Could you print every entry below exactly as given?

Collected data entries
----
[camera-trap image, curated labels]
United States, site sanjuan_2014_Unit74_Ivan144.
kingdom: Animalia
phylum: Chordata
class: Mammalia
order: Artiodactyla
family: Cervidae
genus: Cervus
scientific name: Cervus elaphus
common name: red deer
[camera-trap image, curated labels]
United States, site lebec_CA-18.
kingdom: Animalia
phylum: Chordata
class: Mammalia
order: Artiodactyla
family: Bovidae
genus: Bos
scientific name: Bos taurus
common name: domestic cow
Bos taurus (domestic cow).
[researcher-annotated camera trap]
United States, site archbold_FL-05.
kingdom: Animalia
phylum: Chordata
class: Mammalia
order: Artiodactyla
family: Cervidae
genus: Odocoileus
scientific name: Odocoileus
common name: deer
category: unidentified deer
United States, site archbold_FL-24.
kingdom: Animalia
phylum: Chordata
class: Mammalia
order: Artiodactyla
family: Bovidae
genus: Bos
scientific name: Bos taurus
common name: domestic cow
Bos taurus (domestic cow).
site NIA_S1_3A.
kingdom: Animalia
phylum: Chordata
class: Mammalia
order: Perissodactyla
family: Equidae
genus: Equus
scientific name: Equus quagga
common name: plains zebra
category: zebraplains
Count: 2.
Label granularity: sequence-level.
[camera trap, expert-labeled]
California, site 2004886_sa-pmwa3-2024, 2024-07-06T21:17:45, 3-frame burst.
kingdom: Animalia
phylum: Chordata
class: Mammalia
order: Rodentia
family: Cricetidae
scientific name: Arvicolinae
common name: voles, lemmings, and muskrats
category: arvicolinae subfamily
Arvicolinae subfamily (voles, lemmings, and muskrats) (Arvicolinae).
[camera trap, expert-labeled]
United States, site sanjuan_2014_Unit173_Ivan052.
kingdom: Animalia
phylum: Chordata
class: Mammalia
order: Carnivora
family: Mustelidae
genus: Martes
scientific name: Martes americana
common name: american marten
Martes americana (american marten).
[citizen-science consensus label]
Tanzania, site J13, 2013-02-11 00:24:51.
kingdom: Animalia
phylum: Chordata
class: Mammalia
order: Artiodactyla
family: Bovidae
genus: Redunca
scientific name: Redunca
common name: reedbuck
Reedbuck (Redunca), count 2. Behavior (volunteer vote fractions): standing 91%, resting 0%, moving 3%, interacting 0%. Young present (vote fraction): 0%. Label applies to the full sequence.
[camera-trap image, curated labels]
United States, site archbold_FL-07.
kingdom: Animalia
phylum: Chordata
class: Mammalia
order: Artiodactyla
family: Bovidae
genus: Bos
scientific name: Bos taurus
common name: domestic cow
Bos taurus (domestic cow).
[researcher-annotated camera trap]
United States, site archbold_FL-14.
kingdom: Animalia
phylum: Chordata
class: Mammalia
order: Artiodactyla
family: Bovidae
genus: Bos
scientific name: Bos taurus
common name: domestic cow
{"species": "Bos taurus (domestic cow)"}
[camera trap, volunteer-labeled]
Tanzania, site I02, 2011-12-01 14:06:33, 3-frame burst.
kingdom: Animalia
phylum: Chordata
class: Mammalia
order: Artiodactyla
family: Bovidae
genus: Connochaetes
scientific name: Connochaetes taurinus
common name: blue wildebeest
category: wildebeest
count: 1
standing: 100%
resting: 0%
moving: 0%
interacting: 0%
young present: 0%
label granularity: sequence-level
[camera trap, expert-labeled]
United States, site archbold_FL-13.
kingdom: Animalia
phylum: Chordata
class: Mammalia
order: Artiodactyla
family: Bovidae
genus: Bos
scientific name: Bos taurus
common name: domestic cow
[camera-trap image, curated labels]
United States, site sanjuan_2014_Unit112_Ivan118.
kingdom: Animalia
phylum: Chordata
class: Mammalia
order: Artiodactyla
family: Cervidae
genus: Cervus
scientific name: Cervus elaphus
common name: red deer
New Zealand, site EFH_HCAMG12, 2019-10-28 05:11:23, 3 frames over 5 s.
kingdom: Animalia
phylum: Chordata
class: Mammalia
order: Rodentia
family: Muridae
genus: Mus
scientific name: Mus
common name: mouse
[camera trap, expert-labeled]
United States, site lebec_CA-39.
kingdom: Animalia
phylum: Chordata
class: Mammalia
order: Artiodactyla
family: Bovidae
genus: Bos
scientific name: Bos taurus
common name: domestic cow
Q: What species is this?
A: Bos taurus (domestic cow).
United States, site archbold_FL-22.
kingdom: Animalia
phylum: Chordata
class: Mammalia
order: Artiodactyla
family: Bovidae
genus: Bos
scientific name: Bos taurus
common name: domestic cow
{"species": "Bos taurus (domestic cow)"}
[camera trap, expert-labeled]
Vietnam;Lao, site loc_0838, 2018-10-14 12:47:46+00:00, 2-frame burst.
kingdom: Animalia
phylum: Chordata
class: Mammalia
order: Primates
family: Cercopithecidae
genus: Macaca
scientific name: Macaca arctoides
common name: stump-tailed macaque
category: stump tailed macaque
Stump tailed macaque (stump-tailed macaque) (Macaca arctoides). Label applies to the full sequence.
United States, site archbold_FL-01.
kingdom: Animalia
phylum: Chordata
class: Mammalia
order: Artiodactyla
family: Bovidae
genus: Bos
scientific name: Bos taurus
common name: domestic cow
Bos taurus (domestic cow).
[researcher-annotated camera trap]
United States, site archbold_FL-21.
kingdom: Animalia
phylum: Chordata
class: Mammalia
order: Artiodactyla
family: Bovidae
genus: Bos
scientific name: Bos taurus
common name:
----
**ANSWER FOR THIS EXERCISE**
[camera-trap image, curated labels]
United States, site sanjuan_2014_Unit74_Ivan144.
kingdom: Animalia
phylum: Chordata
class: Mammalia
order: Artiodactyla
family: Cervidae
genus: Cervus
scientific name: Cervus elaphus
common name: red deer
[camera-trap image, curated labels]
United States, site lebec_CA-18.
kingdom: Animalia
phylum: Chordata
class: Mammalia
order: Artiodactyla
family: Bovidae
genus: Bos
scientific name: Bos taurus
common name: domestic cow
Bos taurus (domestic cow).
[researcher-annotated camera trap]
United States, site archbold_FL-05.
kingdom: Animalia
phylum: Chordata
class: Mammalia
order: Artiodactyla
family: Cervidae
genus: Odocoileus
scientific name: Odocoileus
common name: deer
category: unidentified deer
United States, site archbold_FL-24.
kingdom: Animalia
phylum: Chordata
class: Mammalia
order: Artiodactyla
family: Bovidae
genus: Bos
scientific name: Bos taurus
common name: domestic cow
Bos taurus (domestic cow).
site NIA_S1_3A.
kingdom: Animalia
phylum: Chordata
class: Mammalia
order: Perissodactyla
family: Equidae
genus: Equus
scientific name: Equus quagga
common name: plains zebra
category: zebraplains
Count: 2.
Label granularity: sequence-level.
[camera trap, expert-labeled]
California, site 2004886_sa-pmwa3-2024, 2024-07-06T21:17:45, 3-frame burst.
kingdom: Animalia
phylum: Chordata
class: Mammalia
order: Rodentia
family: Cricetidae
scientific name: Arvicolinae
common name: voles, lemmings, and muskrats
category: arvicolinae subfamily
Arvicolinae subfamily (voles, lemmings, and muskrats) (Arvicolinae).
[camera trap, expert-labeled]
United States, site sanjuan_2014_Unit173_Ivan052.
kingdom: Animalia
phylum: Chordata
class: Mammalia
order: Carnivora
family: Mustelidae
genus: Martes
scientific name: Martes americana
common name: american marten
Martes americana (american marten).
[citizen-science consensus label]
Tanzania, site J13, 2013-02-11 00:24:51.
kingdom: Animalia
phylum: Chordata
class: Mammalia
order: Artiodactyla
family: Bovidae
genus: Redunca
scientific name: Redunca
common name: reedbuck
Reedbuck (Redunca), count 2. Behavior (volunteer vote fractions): standing 91%, resting 0%, moving 3%, interacting 0%. Young present (vote fraction): 0%. Label applies to the full sequence.
[camera-trap image, curated labels]
United States, site archbold_FL-07.
kingdom: Animalia
phylum: Chordata
class: Mammalia
order: Artiodactyla
family: Bovidae
genus: Bos
scientific name: Bos taurus
common name: domestic cow
Bos taurus (domestic cow).
[researcher-annotated camera trap]
United States, site archbold_FL-14.
kingdom: Animalia
phylum: Chordata
class: Mammalia
order: Artiodactyla
family: Bovidae
genus: Bos
scientific name: Bos taurus
common name: domestic cow
{"species": "Bos taurus (domestic cow)"}
[camera trap, volunteer-labeled]
Tanzania, site I02, 2011-12-01 14:06:33, 3-frame burst.
kingdom: Animalia
phylum: Chordata
class: Mammalia
order: Artiodactyla
family: Bovidae
genus: Connochaetes
scientific name: Connochaetes taurinus
common name: blue wildebeest
category: wildebeest
count: 1
standing: 100%
resting: 0%
moving: 0%
interacting: 0%
young present: 0%
label granularity: sequence-level
[camera trap, expert-labeled]
United States, site archbold_FL-13.
kingdom: Animalia
phylum: Chordata
class: Mammalia
order: Artiodactyla
family: Bovidae
genus: Bos
scientific name: Bos taurus
common name: domestic cow
[camera-trap image, curated labels]
United States, site sanjuan_2014_Unit112_Ivan118.
kingdom: Animalia
phylum: Chordata
class: Mammalia
order: Artiodactyla
family: Cervidae
genus: Cervus
scientific name: Cervus elaphus
common name: red deer
New Zealand, site EFH_HCAMG12, 2019-10-28 05:11:23, 3 frames over 5 s.
kingdom: Animalia
phylum: Chordata
class: Mammalia
order: Rodentia
family: Muridae
genus: Mus
scientific name: Mus
common name: mouse
[camera trap, expert-labeled]
United States, site lebec_CA-39.
kingdom: Animalia
phylum: Chordata
class: Mammalia
order: Artiodactyla
family: Bovidae
genus: Bos
scientific name: Bos taurus
common name: domestic cow
Q: What species is this?
A: Bos taurus (domestic cow).
United States, site archbold_FL-22.
kingdom: Animalia
phylum: Chordata
class: Mammalia
order: Artiodactyla
family: Bovidae
genus: Bos
scientific name: Bos taurus
common name: domestic cow
{"species": "Bos taurus (domestic cow)"}
[camera trap, expert-labeled]
Vietnam;Lao, site loc_0838, 2018-10-14 12:47:46+00:00, 2-frame burst.
kingdom: Animalia
phylum: Chordata
class: Mammalia
order: Primates
family: Cercopithecidae
genus: Macaca
scientific name: Macaca arctoides
common name: stump-tailed macaque
category: stump tailed macaque
Stump tailed macaque (stump-tailed macaque) (Macaca arctoides). Label applies to the full sequence.
United States, site archbold_FL-01.
kingdom: Animalia
phylum: Chordata
class: Mammalia
order: Artiodactyla
family: Bovidae
genus: Bos
scientific name: Bos taurus
common name: domestic cow
Bos taurus (domestic cow).
[researcher-annotated camera trap]
United States, site archbold_FL-21.
kingdom: Animalia
phylum: Chordata
class: Mammalia
order: Artiodactyla
family: Bovidae
genus: Bos
scientific name: Bos taurus
common name:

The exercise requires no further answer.